Q: Is it legal to keep a squirrel as a pet?
A: No. It is unlawful to possess wild animals in California per California Code of Regulations, Title 14, Section 671 (PDF) and California Fish and Game Code section 2118. It’s not in the best interest of wildlife, including the health of wildlife, to keep them in captivity. Typically, only zoos, wildlife sanctuaries and wildlife rehabilitation facilities have the proper veterinary staff, training, equipment and knowledge of how to properly feed and house wildlife to qualify for a permit. Additionally, keeping wildlife in captivity can be problematic from a public health and safety perspective. We understand that people want to care for wildlife, but the best way to do that is by letting wildlife be wild. Possession of California wildlife as a pet is a violation that California Department of Fish and Wildlife (CDFW) wildlife officers take seriously, and if discovered may result in citation and seizure of the wild animal.
Q: What should I do if a bear breaks into my home or business?

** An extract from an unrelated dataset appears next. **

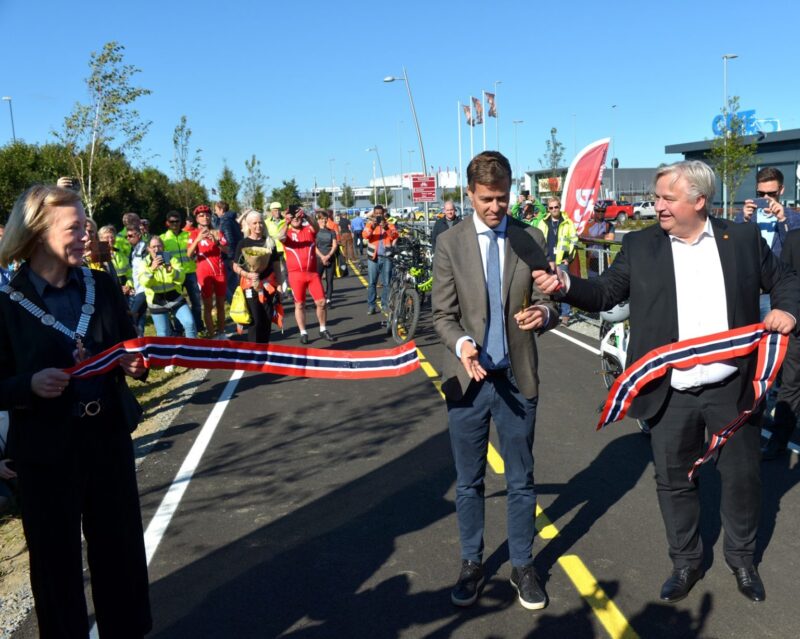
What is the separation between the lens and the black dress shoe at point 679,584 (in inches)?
164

A: First and foremost, the best way to prevent break-ins is by properly storing food and garbage and keeping property entrances secure. This includes securing crawl spaces and other spaces underneath porches and decks that bears may use for winter dens. Bears are primarily scent-driven when seeking food, and improperly stored human food and trash is typically the root cause of bear break-ins and property damage. If you’ve experienced a break-in, please report it to CDFW by calling the regional office closest to you or by submitting a Wildlife Incident Report. Reporting helps CDFW track conflict bear activity and supports property owners to prevent further damage. The property should be cleaned up and immediately secured to prevent further break-ins. CDFW staff is available to consult with property owners about best practices to help make homes or businesses less attractive to bears. If the damage to property is severe, CDFW staff may be able to conduct a site inspection and collect DNA evidence to see if the bear’s DNA matches any known conflict bears in the area. CDFW staff can also explain the depredation permit process.
CDFW’s recently updated statewide bear policy highlights the importance of taking preventative action by removing attractants in bear habitat and establishes a clear process for addressing each unique situation involving bear/human conflict. Additional information and resources are available on CDFW’s Keep Me Wild: Black Bear web page.